Over the years I have had a harder and harder time watching movies. I finally understand why. Television shows are designed to be broken up into segments. The acts in a typical TV show, whether a sitcom or drama, are neatly separated by commercial breaks. Of course, with streaming services, those commercials are typically absent, but the pattern of storytelling remains. You can pause a show at a particular point, perform some task, and then resume without really breaking continuity.
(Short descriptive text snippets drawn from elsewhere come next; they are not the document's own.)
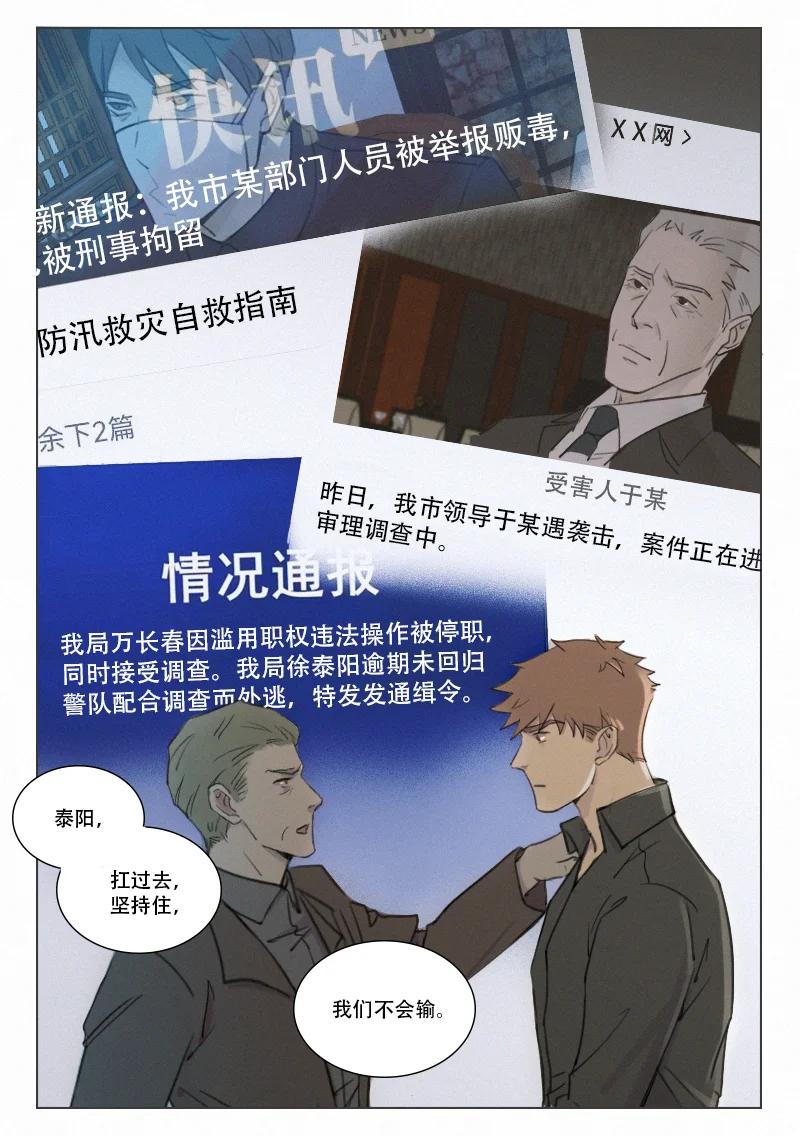 《温柔以待》196 203 在你身边 第10页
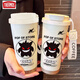 膳魔师（THERMOS）创意耿鬼保温杯大容量吸管水杯便携双饮口咖啡杯子新款男女高颜值 BXAB13790幽灵+配挂绳 316不锈钢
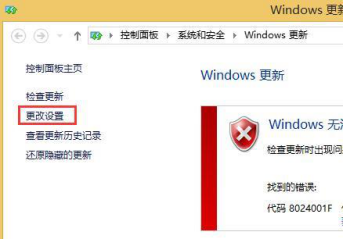 ����Լ��������win8�ĸ��£�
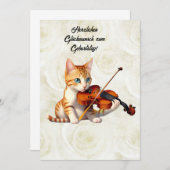 Fidel Kitty 招待状 (正面/裏面)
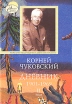 Корней Чуковский Дневник В двух томах Том 2 1930-1969 Серия: Эпохи и судьбы инфо 6319x.
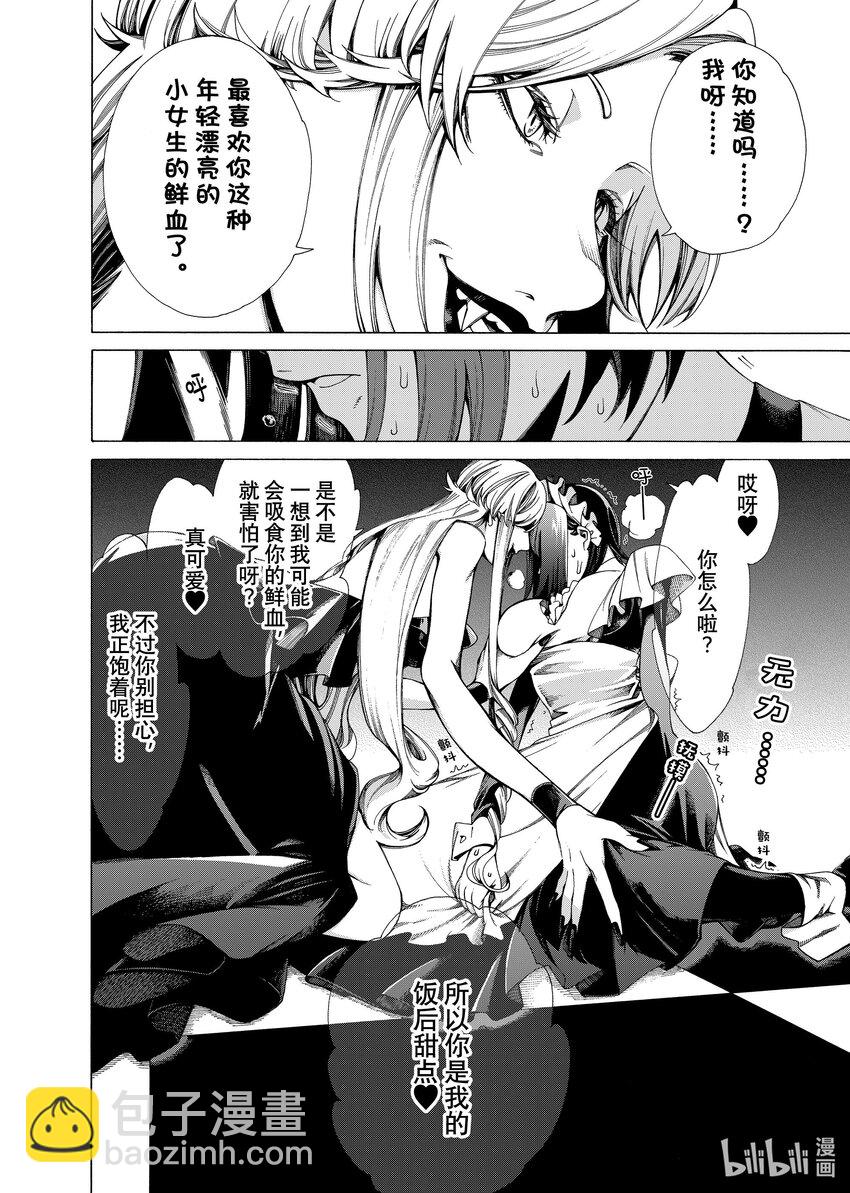 《不死少女》25-2 卡蜜拉的耻辱 第13页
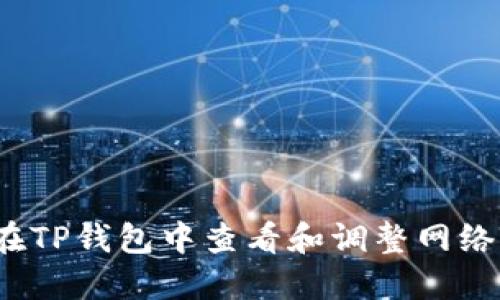 如何在TP钱包中查看和调整网络设置?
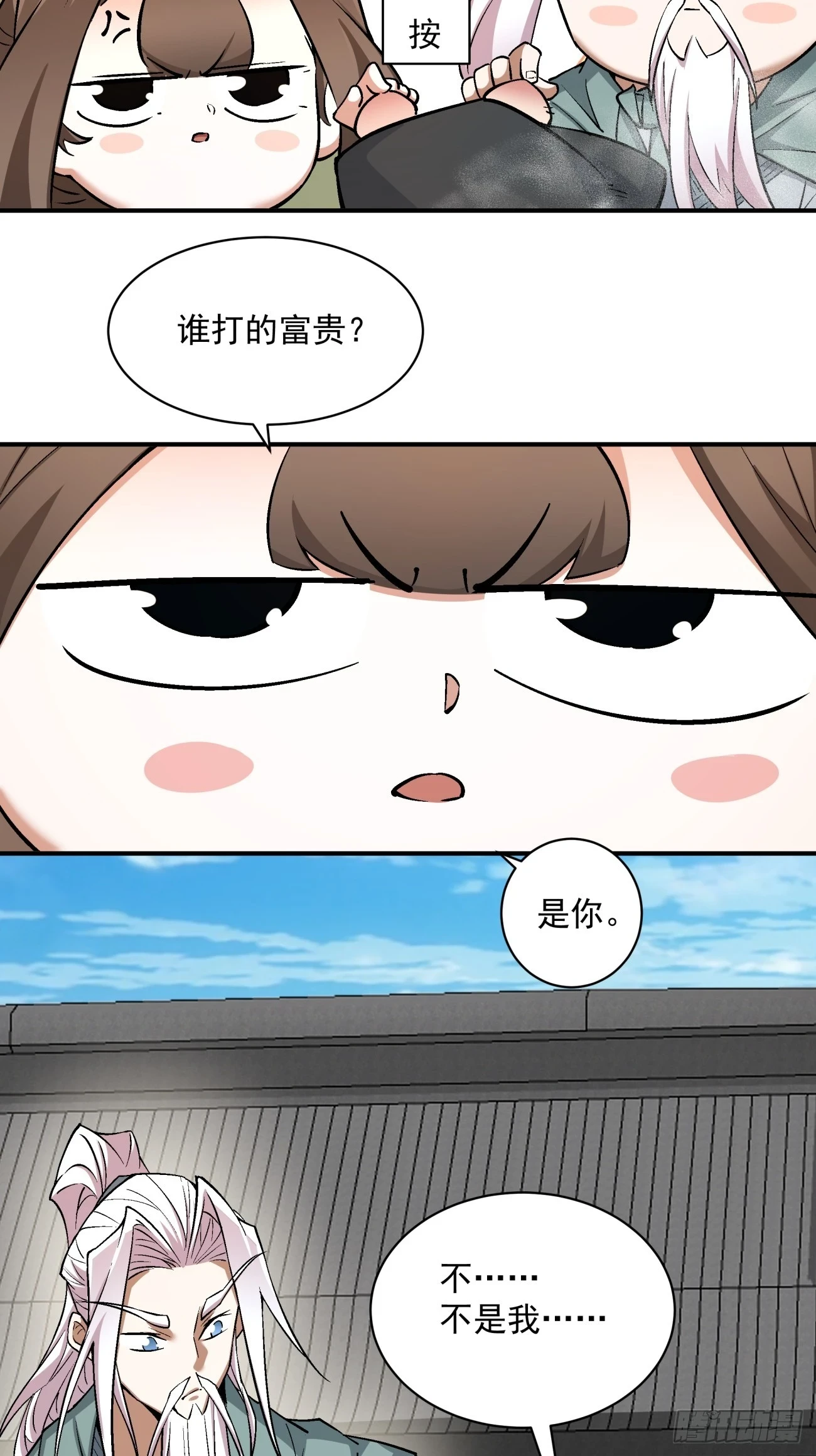 第二十五回 第25页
With movies it is different. Movies are designed to be watched end-to-end, as if you were sitting in a theater, eyes glued to the screen. Movies are immersive, and when it comes to story-telling, immersive is what I like best. So why can’t I watch movies anymore? Life, it seems, has become so fragmented that I can’t make it through a movie without having to pause it for some interruption. It is inevitable. I can’t remember the last time I was able to watch a movie end-to-end uninterrupted. As someone who tunes out everything else and falls into the movie, this is a problem.

Interruptions break that magic of the storytelling. I find myself pulled deeply into what I am watching, tuning out everything else around me so that a movie is much more of an experience than just sitting and watching it. The room falls away, the surrounding and sounds disappear, and when I watch a movie, I feel like I become part of the story. Interruptions break that spell, and once broken, it is impossible for me to reclaim that sensation.

This became clear a few weeks ago when I re-watched the Indiana Jones films. Those movies were among the most immersive for me. They are great fun (honestly, I don’t think they make movies like those anymore, everything I see tends to be dark, gritty, and humorless) and the perfect vehicles to lose yourself in for a few hours. Except that I couldn’t lose myself. The movies were fun, sure, but having to pause them every ten for fifteen minute was a drag and spoiled much of that fun. Like time-sharing on a computer, life has become fragmented into tiny slices of time that alternate activity and interruption, and make it virtually impossible to become part of the story on the screen.

Part of this is me, of course. As a storyteller myself, I need to be fully immersed in the story. Other people don’t have to do this. Kelly can watch a movie and do other things and enjoy both. She can and does often skip the slow parts of the movie. I can’t do this–for me, every part of the story has meaning.

There isn’t much I miss about movie theaters with the parking and prices, but if there is anything I miss, it is the ability to fully disappear into the story unfolding on the screen–unless I drink a soda or beer, in which case I’ll inevitably find myself sneaking off to the restroom during some pivotal scene.

One comment

  1. I can’t watch a movie because I can’t be bothered watching them. They don’t hold my interest. I’d rather be doing something else. If I don’t do something else I just fall asleep in front of the movie. No movie is ever worth watching anyway. They’re 99.9% garbage. The best movie out of 300 that I’ve watched recently was called Knives Out. It was a great movie.